Elle ouvrit subitement les yeux et se redressa. Un garçon se tenait debout, au niveau de ses pieds, et la fixait avec un sourire aux lèvres. Elle haussa les épaules.

- C'est une belle nuit je trouve.

Sur-ce elle ferma les yeux et se rallongea. Le garçon fronça les sourcils, l'air perplexe et quelque peu surpris.

- Ne me dis pas que tu dors ici tout de même ?

- Et bien si. Répondit-elle sans prendre la peine d'ouvrir une nouvelle fois les yeux.

Il éclata d'un rire gênée.

- C'est insensé.

Elle ne répondit rien, se disant que si elle arrêtait de parler il finirait par partir.

- Tu t'appelles comment ? reprit-il.

- Ana.

Court, simple, efficace, le premier prénom qui lui était sorti par la tête.
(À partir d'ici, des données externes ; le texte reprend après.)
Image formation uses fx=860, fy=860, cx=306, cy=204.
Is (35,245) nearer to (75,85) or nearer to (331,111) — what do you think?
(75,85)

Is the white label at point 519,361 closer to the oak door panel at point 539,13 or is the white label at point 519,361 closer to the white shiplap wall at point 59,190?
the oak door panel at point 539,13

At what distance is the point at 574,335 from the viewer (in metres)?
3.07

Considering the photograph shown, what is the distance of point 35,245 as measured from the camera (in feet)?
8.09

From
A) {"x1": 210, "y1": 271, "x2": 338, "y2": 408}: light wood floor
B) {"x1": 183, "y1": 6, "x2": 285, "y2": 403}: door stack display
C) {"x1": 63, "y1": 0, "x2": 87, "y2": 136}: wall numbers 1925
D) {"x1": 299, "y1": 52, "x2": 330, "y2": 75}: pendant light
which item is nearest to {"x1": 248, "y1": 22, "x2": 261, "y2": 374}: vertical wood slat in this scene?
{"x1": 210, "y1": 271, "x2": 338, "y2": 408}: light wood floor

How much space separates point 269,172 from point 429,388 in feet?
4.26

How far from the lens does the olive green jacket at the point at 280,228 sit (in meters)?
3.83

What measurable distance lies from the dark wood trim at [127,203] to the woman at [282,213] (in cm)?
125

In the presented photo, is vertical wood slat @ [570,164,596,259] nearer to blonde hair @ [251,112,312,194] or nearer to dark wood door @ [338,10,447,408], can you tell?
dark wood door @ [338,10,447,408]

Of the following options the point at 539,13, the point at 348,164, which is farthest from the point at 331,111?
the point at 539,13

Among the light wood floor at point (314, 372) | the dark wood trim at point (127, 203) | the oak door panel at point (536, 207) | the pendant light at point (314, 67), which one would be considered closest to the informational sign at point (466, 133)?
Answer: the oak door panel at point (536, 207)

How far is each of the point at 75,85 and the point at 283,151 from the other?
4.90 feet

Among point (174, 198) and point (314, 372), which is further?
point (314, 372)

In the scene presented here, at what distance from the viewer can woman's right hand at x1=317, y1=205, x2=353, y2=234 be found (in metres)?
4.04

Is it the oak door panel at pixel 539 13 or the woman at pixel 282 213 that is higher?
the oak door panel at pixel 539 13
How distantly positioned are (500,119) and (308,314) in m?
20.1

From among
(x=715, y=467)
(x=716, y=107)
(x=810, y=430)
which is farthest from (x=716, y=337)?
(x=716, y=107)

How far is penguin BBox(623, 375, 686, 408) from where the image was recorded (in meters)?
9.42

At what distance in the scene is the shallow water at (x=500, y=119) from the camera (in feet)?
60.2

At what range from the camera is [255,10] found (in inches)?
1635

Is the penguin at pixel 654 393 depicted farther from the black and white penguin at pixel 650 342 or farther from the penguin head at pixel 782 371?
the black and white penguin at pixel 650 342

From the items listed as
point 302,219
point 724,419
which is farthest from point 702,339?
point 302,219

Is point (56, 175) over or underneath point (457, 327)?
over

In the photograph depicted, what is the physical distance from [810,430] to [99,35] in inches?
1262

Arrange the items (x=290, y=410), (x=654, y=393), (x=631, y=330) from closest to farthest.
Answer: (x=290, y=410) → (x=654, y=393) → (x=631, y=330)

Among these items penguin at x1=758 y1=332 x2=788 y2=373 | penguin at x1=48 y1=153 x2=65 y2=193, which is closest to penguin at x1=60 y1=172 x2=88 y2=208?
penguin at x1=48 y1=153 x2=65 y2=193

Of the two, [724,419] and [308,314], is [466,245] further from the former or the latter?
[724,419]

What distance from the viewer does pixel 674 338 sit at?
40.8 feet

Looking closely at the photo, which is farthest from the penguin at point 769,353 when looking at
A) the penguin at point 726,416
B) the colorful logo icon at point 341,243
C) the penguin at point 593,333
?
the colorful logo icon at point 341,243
Après tout, nouvelle vie rimait avec nouveau prénom. Elle effaçait tout et recommençait à zéro.

- Ana, ma mère m'a dit de ne jamais laisser une fille toute seule dehors. J'ai une chambre de libre chez moi, voudrais-tu y passer la nuit ?

Elle ouvrit un œil, soudainement intéressée.

- Ta mère t'a vraiment dit ça ?

Il rit.

- Non, mais je me suis dit que ça allait te convaincre.

Elle sourit, et ouvrit le deuxième œil.

- Marché conclu.

Certes, il ne fallait pas dormir chez des inconnus, mais c'était toujours mieux que de dormir dans un parc. De plus, elle mourrait d'envie de tenter de nouvelles choses et de rencontrer des visages nouveaux. Elle se releva et passa la sangle de sa guitare sur son épaule.

- Comment tu t'appelles ?

- Shawn.

- Enchantée Shawn.

Elle lui serra vigoureusement la main puis se dirigea vers la sortie du parc. Elle se retourna pour voir s'il suivait. Le garçon affichait un sourire béat.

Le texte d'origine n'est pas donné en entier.